• Contos do Zé #33 – Pela eternidade, com sangue nas mãos

    527 Jornal A Bigorna 26/06/2024 21:20:00

    Conto

    Havia sangue em suas mãos e o velho Antenor não sabia o por quê.

    O alzheimer estava lhe matando aos poucos. Não o seu corpo, é claro, mas sua mente. Ele realmente esperava que sua alma – a parte dele que realmente importava – passasse incólume pelo processo degenerativo que consumia suas lembranças e conhecimento com velocidade assustadora.

    Antenor já não lembrava de coisas básicas como o nome de pessoas há muito conhecidas e nem sequer o do seu cachorro, a única outra alma com quem compartilhava seus últimos anos.

    Ele e Eleanor haviam tido filhos, mas ambos morreram num trágico acidente de carro. Sua amada esposa nunca mais se recuperou completamente depois daquilo.

    Apesar de tudo, eles estavam sempre ativos na comunidade através de Rotary e amavam um ao outro.

    Há três anos Lea – como Antenor chamava carinhosamente a Esposa – faleceu após lutar contra um câncer agressivo de pâncreas, que a botou de joelhos em seis semanas e a dominou em quatro meses. Apesar de tudo, ela jamais reclamou.

    Suas últimas palavras – disso Antenor jamais se esqueceria – foram: “Obrigado por compartilhar a vida comigo. Te espero onde quer que eu esteja indo. Para quem tem fé, a vida nunca tem fim”.

    De lá pra cá, Antenor foi praticamente morrendo devagar, antes consumido pelo luto. Depois, não que tenha superado a morte da Esposa, mas o alzheimer se sobrepôs e – talvez num gesto misericordioso – foi embaçando suas memórias. Tanto as boas quanto as ruins.

    Mas, se era verdade que a tecnologia ajudava quem sofria de perda de memória – ele tinha um alarme no celular, que despertava a cada oito horas para lhe lembrar de dar comida para Chip, seu cão – para outras coisas não havia solução.

    O que era todo aquele sangue em suas mãos? Não era pouco para ser de pernilongo, nem tanto para ser de gente ou de um bicho grande, parecia.

    E, de mais a mais, não havia ninguém ali no Rancho dos Bachhuber. Aliás, apesar de “Bachhuber” ser o sobrenome de Antenor, também combinava perfeitamente com a propriedade, uma vez que em alemão, aquela palavra difícil aos brasileiros, significa  “casa à beira do riacho”, exatamente como a deles.

    Será que o sangue em suas mãos era das entranhas de um peixe que ele não se lembrava de ter pescado? Olhou o tanque e não viu vestígio qualquer de peixe. Isso sem contar que suas tralhas de pesca estavam guardadas.

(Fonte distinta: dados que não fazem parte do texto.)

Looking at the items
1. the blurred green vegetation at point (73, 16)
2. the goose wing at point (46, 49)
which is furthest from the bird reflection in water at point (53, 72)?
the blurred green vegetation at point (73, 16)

    Por um breve momento, chegou a pensar em Chip. Será que ele teria machucado – ainda que involuntariamente – seu cão? Se assim fosse, onde quer que estivesse, Eleanor jamais o perdoaria. Ele não se perdoaria.

    Mas Chip estava bem e querendo lamber o sangue de suas mãos, que já começava a secar.

    Mas então, por que havia sangue em suas mãos? Será que era dele? Acreditava que não, pois não sentia dor e nem via sinal de machucado nelas.

    Percebendo que não descobriria tão cedo o motivo de suas mãos estarem naquele estado, decidiu lavá-las antes que todo aquele sangue secasse e ficasse bem mais difícil de sair.

    Quando se dirigiu até o banheiro, imediatamente compreendeu o que havia acontecido: Ele havia pegado a Luger que um dia fora de seu Avô, um Oficial do Exército Nazista que lutou na Segunda Guerra Mundial, e tirou a própria vida.

    O sangue em suas mãos era, na verdade, seu próprio sangue, que jorrou aos montes quando o projétil penetrou em seus miolos. Havia um rastro de massa encefálica no azulejo do banheiro e o projétil acabou por estilhaçar o espelho em que, por tantas vezes Eleanor havia se arrumado.

    O que Antenor Bachhuber não sabia, era que tirar a própria vida o havia condenado a permanecer nas mesmas condições e local em que estava. Pela eternidade. Ele jamais veria sua amada Esposa novamente.